Glenn Reynolds presents the usual conservative hysteria against health care reform. He brings up the usual nonsense lines that reform will bring about “socialized medicine” as he writes about the benefits of modern health care while ignoring the problem that our system denies such care to tens of millions. He ignores the frustration of those of us who practice medicine who realize how far we are falling behind the rest of the industrialized world in so many ways.
As I’ve stated many times in the past, you can tell that an article on health care reform is not worth reading when they bring up scare stories about Great Britain as a government run system of this type is not on the table here. The British system is opposed by virtually all supporters of health care reform. His arguments against “socialized medicine” and the British system may or may not be true, but they have no relevance with regards to the current health care debate. Those who rely on scare stories about “socialized medicine” are just avoiding a discussion of the real issues under consideration.
Of particular absurdity is his argument against preventive medicine because of examples where receiving preventive medicine might not have mattered. This has no bearing on the many cases we see of people who do die because they did not receive routine preventive medicine, or did not have coverage for routine treatment of chronic medical diseases.

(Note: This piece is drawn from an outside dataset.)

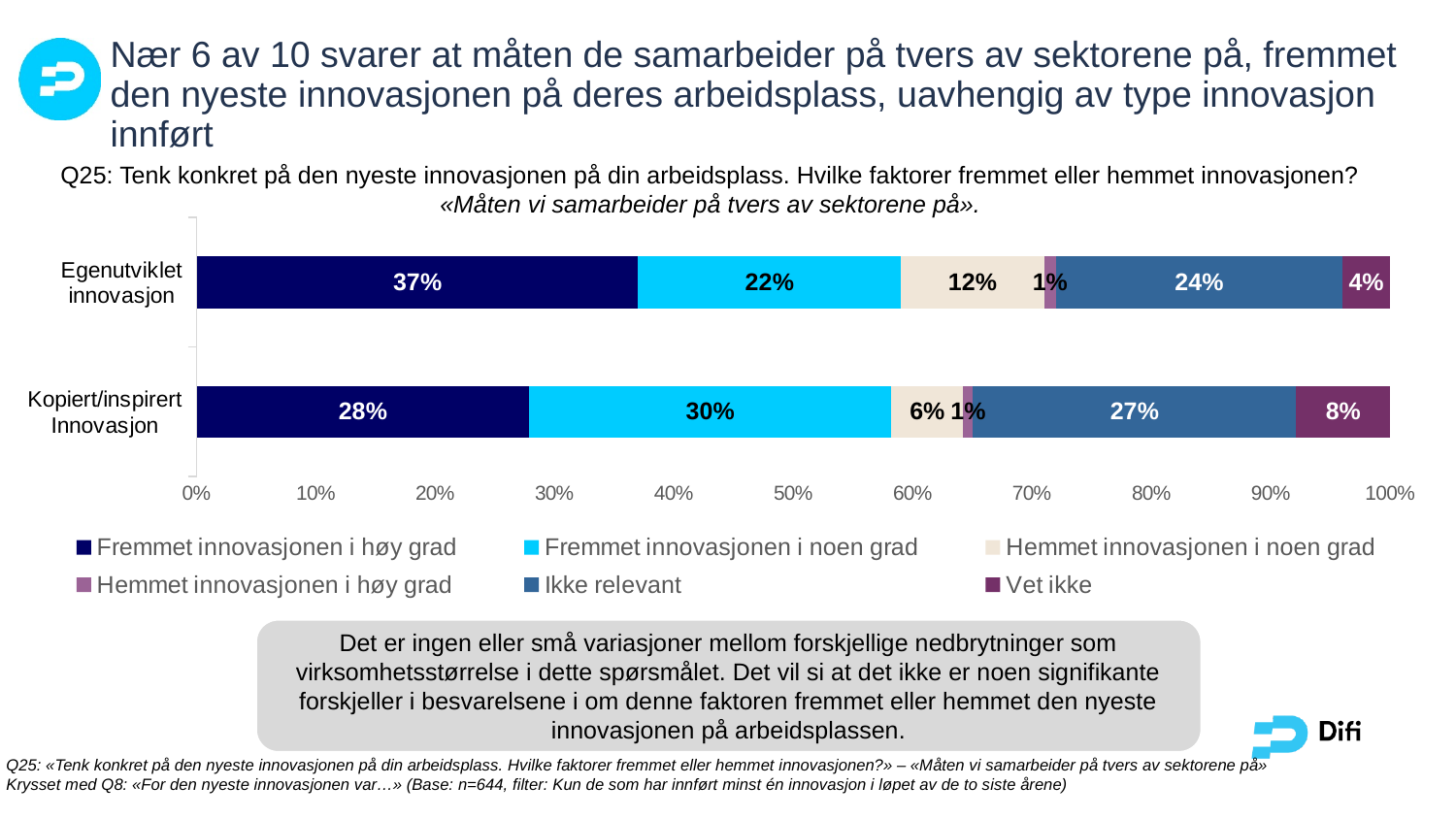
What is the value of "Fremmet innovasjonen i høy grad" for Egenutviklet innovasjon? 37% What is the value of "Vet ikke" for Kopiert/inspirert Innovasjon? 8% What is the value of "Fremmet innovasjonen i noen grad" for Kopiert/inspirert Innovasjon? 30% How many categories are plotted on the chart? 2 Which category has the higher value for "Fremmet innovasjonen i høy grad"? Egenutviklet innovasjon How many series does the legend list? 6 What is the value of "Ikke relevant" for Egenutviklet innovasjon? 24% What kind of chart is shown on the slide? Stacked bar chart What is the difference between the "Hemmet innovasjonen i noen grad" values for Egenutviklet innovasjon and Kopiert/inspirert Innovasjon? 6% What is the difference between the "Vet ikke" values for Kopiert/inspirert Innovasjon and Egenutviklet innovasjon? 4% Which legend entry is shown in the lightest (beige) colour? Hemmet innovasjonen i noen grad What is the value of "Hemmet innovasjonen i noen grad" for Egenutviklet innovasjon? 12%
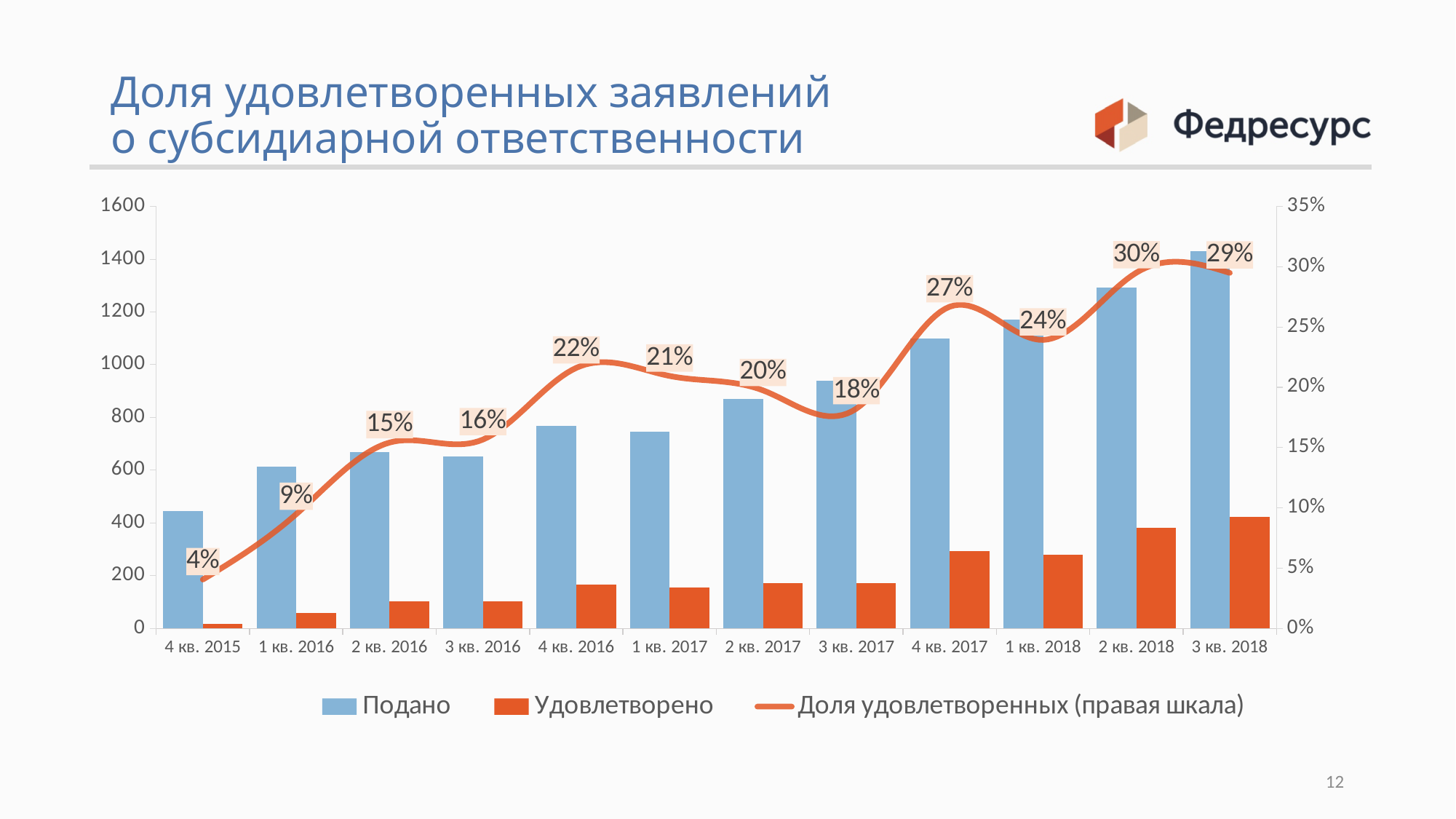
What is the value of the 'Доля удовлетворенных' line for 4 кв. 2015? 4% What is the value of the 'Доля удовлетворенных' line for 4 кв. 2017? 27% Which quarter has a higher 'Доля удовлетворенных' value: 4 кв. 2016 or 3 кв. 2017? 4 кв. 2016 In which quarter is the 'Доля удовлетворенных' line at its lowest? 4 кв. 2015 Does the 'Доля удовлетворенных' line generally rise or fall from 4 кв. 2015 to 3 кв. 2018? rise How many series does the legend list? 3 What is the value of the 'Доля удовлетворенных' line for 3 кв. 2018? 29% Is the 'Подано' value for 3 кв. 2018 greater or less than 1200? greater How many quarters are shown on the x axis? 12 What is the difference between the 'Доля удовлетворенных' values for 2 кв. 2018 and 4 кв. 2015? 26% Is the 'Подано' value for 4 кв. 2015 greater or less than 600? less In which quarter is the 'Доля удовлетворенных' line at its highest? 2 кв. 2018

I had seen this op-ed as not being worth any time commenting on after writing about the absurdity of equating health care reform with socialized medicine so many times in the past. Then I reached the last paragraph:
It’s ironic that the same Democrats who were pushing the medical prospects for stem-cell research during the last election are now pushing a program that will make such progress far less likely.
While the right claims that it is health care reform which will limit health care, this shows just one example how it has really been Democrats who in many ways have been pushing to expand health care choices and reduce interference from restrictive government regulations. Besides stem-cell research, we have also seen this as conservatives have tried to limit or ban abortion and birth control, and their interference in end of life decisions such as with Terri Schiavo.
Reynolds, with his hysteria about “socialized medicine” and lack of understanding of the harm caused by corporate medicine and practices of the insurance industry, sees irony in Democratic support for eliminating the restrictions on embryonic stem-cell research. While his view that health care reform will make such progress any less likely are based upon his irrational views on the health care system, perhaps at least some readers will see his conclusion and question which side is really the one which is responsible for reducing health care choices in this country.